Really? So what. My mind was made up.
Brussels sprouts. Blech.
For me, the under-celebrated "little cabbage" was in the same league as the dreaded once-a-week liver I always drenched with catsup as a kid, just to eat it, and the stringy, slimy spinach my good-intentioned Mom poured out of a can and called dinner.
That stuff I never could slide past my tongue without a gag reflex.
All that fueled my disinterest for the veggie I knew so little about.
But then, in part because of this Oak Park urban farmer and his impressive backyard garden, I decided to grow Brussels sprouts this cool season, tucked away with the kale, beets and Swiss chard.
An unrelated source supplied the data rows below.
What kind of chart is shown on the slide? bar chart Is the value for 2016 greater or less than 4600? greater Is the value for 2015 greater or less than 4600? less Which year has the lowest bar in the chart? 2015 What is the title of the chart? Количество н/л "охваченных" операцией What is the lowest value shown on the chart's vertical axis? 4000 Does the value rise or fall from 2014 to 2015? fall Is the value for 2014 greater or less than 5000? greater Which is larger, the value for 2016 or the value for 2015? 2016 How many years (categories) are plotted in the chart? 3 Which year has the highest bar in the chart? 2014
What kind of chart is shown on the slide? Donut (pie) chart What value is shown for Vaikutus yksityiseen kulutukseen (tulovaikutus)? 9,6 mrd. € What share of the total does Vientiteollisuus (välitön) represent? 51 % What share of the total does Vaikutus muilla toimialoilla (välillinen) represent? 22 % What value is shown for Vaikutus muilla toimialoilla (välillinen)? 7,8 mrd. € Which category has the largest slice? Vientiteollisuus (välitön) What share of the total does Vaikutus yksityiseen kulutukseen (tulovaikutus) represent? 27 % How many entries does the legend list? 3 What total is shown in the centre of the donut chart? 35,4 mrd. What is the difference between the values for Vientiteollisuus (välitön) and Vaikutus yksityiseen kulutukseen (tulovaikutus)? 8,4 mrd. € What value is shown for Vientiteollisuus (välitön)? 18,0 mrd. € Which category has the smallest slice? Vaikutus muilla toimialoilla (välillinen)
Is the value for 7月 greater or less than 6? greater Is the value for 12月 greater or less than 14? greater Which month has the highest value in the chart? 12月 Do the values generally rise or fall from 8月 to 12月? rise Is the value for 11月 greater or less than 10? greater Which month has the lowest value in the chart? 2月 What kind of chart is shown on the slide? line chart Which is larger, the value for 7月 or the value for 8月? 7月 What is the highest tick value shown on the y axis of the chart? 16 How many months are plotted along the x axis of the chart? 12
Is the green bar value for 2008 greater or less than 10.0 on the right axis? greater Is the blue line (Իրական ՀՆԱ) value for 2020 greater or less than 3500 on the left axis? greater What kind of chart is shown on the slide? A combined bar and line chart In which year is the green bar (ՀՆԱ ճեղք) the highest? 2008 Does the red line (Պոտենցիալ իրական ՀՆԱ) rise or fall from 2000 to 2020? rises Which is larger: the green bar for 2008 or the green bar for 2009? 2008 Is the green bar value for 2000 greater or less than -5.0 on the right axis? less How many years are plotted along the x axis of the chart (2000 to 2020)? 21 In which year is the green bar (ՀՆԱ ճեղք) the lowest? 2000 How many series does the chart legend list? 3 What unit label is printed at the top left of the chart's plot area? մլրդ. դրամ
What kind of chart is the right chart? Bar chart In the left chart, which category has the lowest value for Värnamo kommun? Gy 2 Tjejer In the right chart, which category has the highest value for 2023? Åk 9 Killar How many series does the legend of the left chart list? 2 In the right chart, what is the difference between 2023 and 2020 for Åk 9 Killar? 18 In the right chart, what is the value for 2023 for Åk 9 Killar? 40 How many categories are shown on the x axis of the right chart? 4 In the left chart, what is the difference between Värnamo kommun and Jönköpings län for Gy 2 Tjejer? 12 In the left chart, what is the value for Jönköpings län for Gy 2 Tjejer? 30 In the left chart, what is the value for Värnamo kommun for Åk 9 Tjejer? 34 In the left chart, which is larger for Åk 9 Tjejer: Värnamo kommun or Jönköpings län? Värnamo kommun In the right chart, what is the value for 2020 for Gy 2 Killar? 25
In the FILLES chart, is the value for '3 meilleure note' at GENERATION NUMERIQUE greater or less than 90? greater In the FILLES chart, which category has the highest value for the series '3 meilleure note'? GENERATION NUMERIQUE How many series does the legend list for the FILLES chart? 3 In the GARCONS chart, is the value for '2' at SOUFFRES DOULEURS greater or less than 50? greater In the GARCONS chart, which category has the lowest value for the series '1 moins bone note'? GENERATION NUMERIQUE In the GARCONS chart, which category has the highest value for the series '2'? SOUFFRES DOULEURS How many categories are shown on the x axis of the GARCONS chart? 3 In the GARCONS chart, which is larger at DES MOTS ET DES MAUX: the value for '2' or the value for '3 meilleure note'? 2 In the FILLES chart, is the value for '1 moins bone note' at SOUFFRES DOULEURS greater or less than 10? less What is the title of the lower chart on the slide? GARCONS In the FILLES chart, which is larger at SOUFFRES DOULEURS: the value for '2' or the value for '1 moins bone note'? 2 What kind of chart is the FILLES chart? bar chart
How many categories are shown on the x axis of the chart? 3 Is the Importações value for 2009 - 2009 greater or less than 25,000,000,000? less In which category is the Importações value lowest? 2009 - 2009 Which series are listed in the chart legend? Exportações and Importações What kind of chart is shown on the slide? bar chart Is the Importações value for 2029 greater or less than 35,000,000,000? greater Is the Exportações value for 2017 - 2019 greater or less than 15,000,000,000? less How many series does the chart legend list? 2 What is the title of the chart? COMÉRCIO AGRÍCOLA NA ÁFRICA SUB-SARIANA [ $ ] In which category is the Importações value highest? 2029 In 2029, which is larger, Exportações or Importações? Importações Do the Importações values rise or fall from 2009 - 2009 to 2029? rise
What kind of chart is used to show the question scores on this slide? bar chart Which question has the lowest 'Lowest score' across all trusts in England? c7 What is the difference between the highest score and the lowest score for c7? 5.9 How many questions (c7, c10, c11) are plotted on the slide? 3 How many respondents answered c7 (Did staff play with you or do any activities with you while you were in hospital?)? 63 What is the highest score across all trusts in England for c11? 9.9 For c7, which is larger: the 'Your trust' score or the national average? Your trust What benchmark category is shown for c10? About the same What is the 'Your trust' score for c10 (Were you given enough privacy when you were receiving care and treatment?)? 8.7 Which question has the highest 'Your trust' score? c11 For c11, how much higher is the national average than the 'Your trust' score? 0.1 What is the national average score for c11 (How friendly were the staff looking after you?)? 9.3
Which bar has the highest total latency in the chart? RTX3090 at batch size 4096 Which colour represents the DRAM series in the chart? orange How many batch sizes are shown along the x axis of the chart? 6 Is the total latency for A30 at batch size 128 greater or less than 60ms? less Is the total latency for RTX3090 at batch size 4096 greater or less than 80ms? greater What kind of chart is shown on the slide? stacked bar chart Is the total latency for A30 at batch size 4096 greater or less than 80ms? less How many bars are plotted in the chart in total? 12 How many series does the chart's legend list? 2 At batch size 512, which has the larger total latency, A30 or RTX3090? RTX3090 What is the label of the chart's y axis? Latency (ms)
So this week, with the first frost behind me, these perky vegetables are the last of our seed-to-table produce to be harvested from my edible garden.
What I know now is that homegrown Brussels sprouts, if picked when young and small, and cooked while still fresh and tender, have a sweet, nutty flavor I do actually enjoy.
But, do I love 'em enough to navigate a new culinary tradition --a side dish that could take just left of center stage at Thanksgiving dinner?
Well, no. We gobbled up all of our homegrown ones, and don't plan to buy more.